FROM ghosts and goblins to sea monsters and cannibals, Scottish history is littered with tales of the weird and wonderful. While some Scottish legends have become much-loved parts of our culture, other stories have disappeared into obscurity over the centuries.
Now Glasgow University is set to revive Scotland‘s folklore thanks to a new postgraduate course examining mythical creatures, superstitions, beliefs and the storytelling that kept them alive. Here’s a look at just some of the myths and legends that got handed down through the generations.
MONSTER OF GLAMIS
Legend has it that the Monster of Glamis was a deformed member of the Bowes-Lyon family, who was kept in a secret chamber in Glamis Castle. The “monster” was alleged to be Thomas Bowes-Lyon, the eldest child of the Queen Mother’s great great grandparents, who was born in 1821.
Official records suggest the child died in infancy but, over the years, rumours spread of his survival. According to the story, Thomas had an enormous chest with his head running straight into his body and had tiny arms and legs.
BLUE MEN OF MINCH
These mysterious sea creatures lived in the stretch of water between the Isle of Lewis and the mainland. They looked like humans but had blue skin and would swim alongside fishing boats, making their way through that stretch of water trying to lure sailors into the sea.
Legend had it they would also conjure up storms to wreck ships and that they lived in underwater caves, where they were ruled over by a chief. It was said fisherman could escape them if they were good at rhyming.
Although the idea of the village that only appears once every 100 years is now considered a Scottish myth, it actually has its roots in the mythical cursed German village of Germelshausen. It was this story that inspired composers Alan Jay Lerner and Frederick Loewe but, in 1947, a musical set in Germany was a no-no, so they relocated the musical in Scotland.
So the story of the Scots village where the passing of a century seems no longer than one night became part of our national folklore, with tourists still asking guides where they can find it.
Given how regularly the seas around Scotland used to claim the lives of fishermen, it’s no surprise people who lived on the coast had a fear of the water. And that’s why so many of Scotland‘s mythical creatures lived there, including the kelpie. Haunting lochs and rivers, they would appear to tired travellers as a lost pony with a wet mane.
If you climbed on to the creature, it would charge straight into the deepest part of the water, drowning you in the process.
LEGEND OF SAWNEY BEAN
Scotland’s most famous cannibal has become a mythical figure in folklore and arguments still rage about how much of the story is based on fact. The story goes that in the 16th century, Bean made his home in a Scottish coastal cave near Galloway, where he spawned a brood of more than 40 children and grandchildren.
Together, the clan would ambush, murder and eat people as they passed by, escaping capture for more than 20 years until they were eventually found and executed.
The Scottish version of mermaids were half-human, half-seal creatures who could take their seal skins on and off.
It’s believed they originated in Orkney but Ireland, the Faroe Islands and Iceland all have their own versions.
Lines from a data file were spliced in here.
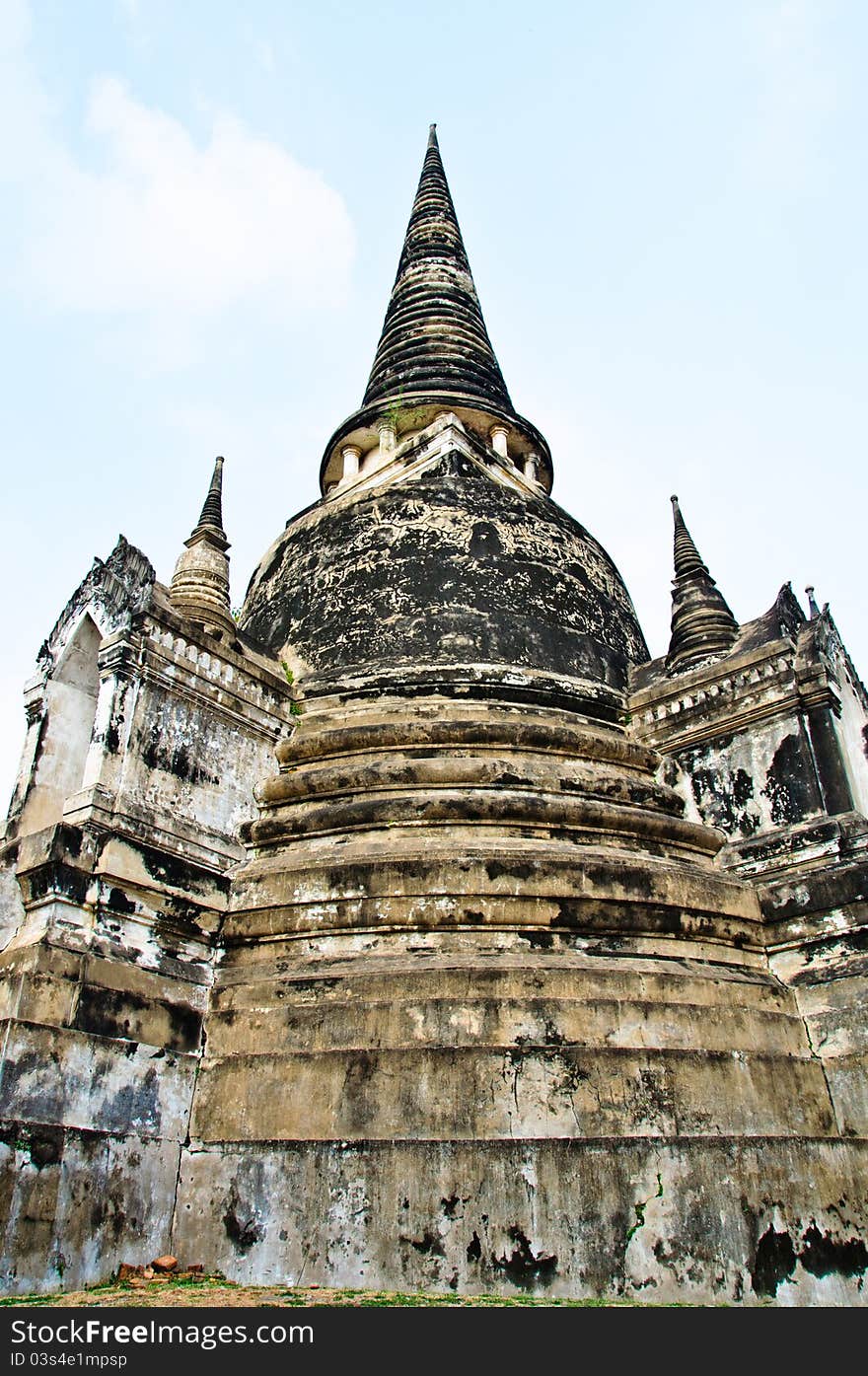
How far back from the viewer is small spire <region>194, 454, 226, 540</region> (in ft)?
40.3

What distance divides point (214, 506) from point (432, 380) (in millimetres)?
4738

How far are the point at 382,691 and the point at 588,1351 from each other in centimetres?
687

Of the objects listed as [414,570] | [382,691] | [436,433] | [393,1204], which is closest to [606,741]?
[382,691]

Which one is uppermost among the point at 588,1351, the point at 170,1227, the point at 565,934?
the point at 565,934

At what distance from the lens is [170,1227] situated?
20.8 feet

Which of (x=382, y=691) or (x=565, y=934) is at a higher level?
(x=382, y=691)

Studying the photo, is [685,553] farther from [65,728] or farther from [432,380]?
[65,728]

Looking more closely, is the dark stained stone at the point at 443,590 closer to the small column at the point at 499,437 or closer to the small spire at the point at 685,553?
the small spire at the point at 685,553

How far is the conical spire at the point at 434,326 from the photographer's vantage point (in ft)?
51.8

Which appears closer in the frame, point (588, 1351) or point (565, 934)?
point (588, 1351)

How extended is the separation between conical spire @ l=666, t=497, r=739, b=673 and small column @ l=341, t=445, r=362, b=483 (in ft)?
16.7

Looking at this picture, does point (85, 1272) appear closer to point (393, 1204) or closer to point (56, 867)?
point (393, 1204)

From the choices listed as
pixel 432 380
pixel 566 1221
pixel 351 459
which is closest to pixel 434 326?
pixel 432 380

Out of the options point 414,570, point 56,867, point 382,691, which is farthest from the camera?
point 414,570
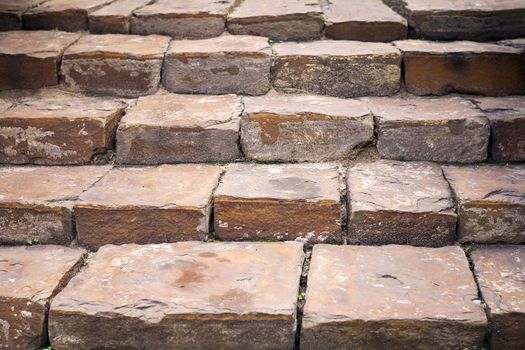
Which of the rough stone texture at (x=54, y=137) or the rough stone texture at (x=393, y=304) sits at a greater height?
the rough stone texture at (x=54, y=137)

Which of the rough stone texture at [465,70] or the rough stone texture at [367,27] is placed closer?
the rough stone texture at [465,70]

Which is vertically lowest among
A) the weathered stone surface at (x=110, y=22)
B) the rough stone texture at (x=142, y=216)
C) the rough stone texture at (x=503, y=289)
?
the rough stone texture at (x=503, y=289)

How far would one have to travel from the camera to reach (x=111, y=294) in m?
1.94

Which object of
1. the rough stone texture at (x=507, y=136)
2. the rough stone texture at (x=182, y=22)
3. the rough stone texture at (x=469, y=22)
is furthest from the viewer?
the rough stone texture at (x=182, y=22)

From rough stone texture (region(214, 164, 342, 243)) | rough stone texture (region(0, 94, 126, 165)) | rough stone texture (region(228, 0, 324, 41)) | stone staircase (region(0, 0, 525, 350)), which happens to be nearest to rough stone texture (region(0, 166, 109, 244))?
stone staircase (region(0, 0, 525, 350))

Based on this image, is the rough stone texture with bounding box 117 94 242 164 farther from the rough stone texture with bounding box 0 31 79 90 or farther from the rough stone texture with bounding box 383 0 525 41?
the rough stone texture with bounding box 383 0 525 41

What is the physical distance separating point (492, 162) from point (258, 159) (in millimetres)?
972

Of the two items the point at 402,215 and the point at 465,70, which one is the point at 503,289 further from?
the point at 465,70

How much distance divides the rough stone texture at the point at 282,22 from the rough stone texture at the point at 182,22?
0.08 metres

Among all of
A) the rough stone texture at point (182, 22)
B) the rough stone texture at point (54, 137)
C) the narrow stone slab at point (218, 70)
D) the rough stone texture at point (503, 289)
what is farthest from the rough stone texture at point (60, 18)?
the rough stone texture at point (503, 289)

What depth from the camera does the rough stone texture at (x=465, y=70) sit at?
112 inches

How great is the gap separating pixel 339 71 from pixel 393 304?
1336 millimetres

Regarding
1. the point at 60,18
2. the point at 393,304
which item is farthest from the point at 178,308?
the point at 60,18

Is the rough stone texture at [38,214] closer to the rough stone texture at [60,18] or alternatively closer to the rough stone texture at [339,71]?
the rough stone texture at [339,71]
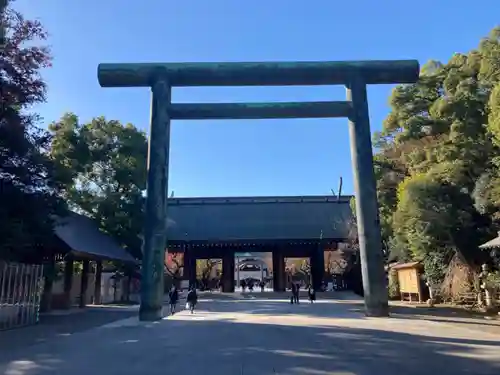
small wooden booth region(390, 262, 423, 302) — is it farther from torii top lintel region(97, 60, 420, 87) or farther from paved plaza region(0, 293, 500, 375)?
paved plaza region(0, 293, 500, 375)

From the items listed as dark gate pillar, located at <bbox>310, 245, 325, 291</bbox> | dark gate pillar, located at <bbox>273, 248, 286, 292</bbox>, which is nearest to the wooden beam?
dark gate pillar, located at <bbox>310, 245, 325, 291</bbox>

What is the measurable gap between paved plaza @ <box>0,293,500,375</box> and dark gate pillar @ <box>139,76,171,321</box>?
5.88 ft

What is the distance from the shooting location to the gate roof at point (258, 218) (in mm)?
36125

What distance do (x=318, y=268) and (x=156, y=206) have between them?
81.3 ft

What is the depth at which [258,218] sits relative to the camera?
125ft

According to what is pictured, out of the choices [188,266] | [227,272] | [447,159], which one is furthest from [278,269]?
[447,159]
They often featured in tales telling of how they would lose their skin and marry fishermen, bearing them children before finding their skin again and disappearing back into the sea.
Found among the ruined castles scattered across the Scottish borders, red caps were murderous goblin-like creatures who killed travellers straying into their path.
They would then dye their hats with their victim’s blood and they had to keep killing as, if the blood dried, they would die. Despite wearing spike-clad iron boots, the buck-toothed demons were said to be too fast to outrun and so the only way to escape one was to quote a passage from the Bible.
Described as a man covered with short brown hair but with a wolf’s head, the wulver is part of Shetland folklore. While other mythical werewolves were aggressive, the wulver stayed out of the way, spending its time fishing on a rock still known as The Wulver’s Stane.
The wulver would leave fish on the windowsills of poor families. It’s been 100 years since the last sighting.
THE word “banshee” comes from the Gaelic “bean shidh” which means “woman of peace”. While different cultures had their own versions, banshees were believed to be women found near streams, washing blood from the clothes of those about to die. In some tales they are described as having just one nostril, one long tooth, webbed feet and long hanging breasts. Some people believed banshees were the spirits of women who had died during child birth.